• TO DO:
Pick out every line in the rows below that contains the word "farthest", matching case exactly.

───── ENTRIES SUPPLIED

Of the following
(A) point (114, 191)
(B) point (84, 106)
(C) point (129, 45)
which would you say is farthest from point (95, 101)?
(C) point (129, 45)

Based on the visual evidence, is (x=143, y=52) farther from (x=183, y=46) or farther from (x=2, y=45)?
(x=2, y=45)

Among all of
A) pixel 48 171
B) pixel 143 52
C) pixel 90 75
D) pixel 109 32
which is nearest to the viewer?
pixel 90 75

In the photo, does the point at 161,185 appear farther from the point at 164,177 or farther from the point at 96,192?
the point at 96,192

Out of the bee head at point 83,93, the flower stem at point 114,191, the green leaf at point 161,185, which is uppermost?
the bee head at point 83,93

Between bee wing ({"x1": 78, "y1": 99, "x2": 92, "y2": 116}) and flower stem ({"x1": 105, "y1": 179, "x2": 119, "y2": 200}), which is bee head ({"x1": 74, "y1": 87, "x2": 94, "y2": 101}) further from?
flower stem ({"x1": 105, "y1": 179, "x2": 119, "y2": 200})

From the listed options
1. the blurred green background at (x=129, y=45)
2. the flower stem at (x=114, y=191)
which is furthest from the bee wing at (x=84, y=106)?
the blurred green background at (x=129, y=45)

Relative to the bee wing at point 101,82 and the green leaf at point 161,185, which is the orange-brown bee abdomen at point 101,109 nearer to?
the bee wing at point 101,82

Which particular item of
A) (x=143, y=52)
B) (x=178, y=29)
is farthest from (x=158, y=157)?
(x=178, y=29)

──────────
───── ENTRIES SUPPLIED

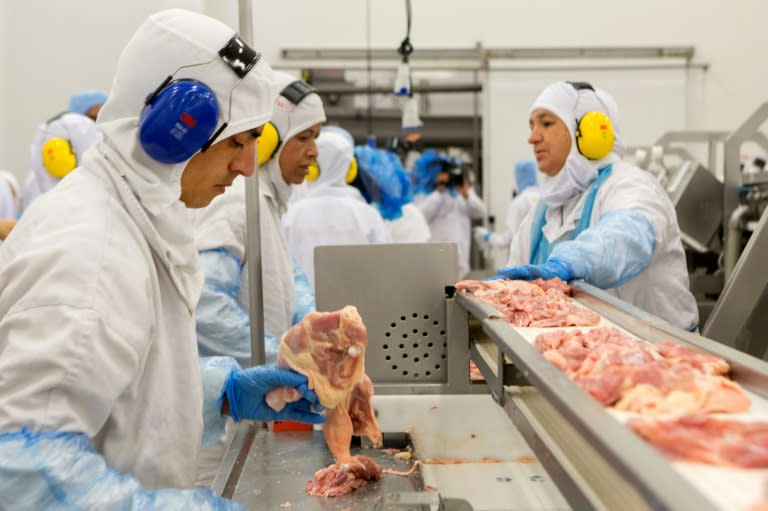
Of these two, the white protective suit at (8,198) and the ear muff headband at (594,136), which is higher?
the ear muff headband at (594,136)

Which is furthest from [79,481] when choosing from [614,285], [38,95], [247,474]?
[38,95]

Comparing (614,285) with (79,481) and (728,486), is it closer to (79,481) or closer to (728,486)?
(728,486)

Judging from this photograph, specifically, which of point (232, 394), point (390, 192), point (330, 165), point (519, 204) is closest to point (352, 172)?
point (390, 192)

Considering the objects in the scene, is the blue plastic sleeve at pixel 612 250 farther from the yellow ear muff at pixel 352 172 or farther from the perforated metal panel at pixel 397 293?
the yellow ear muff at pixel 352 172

──────────

• THE OUTPUT:
which would you say is farthest from point (95, 101)?
is farthest from (x=158, y=157)?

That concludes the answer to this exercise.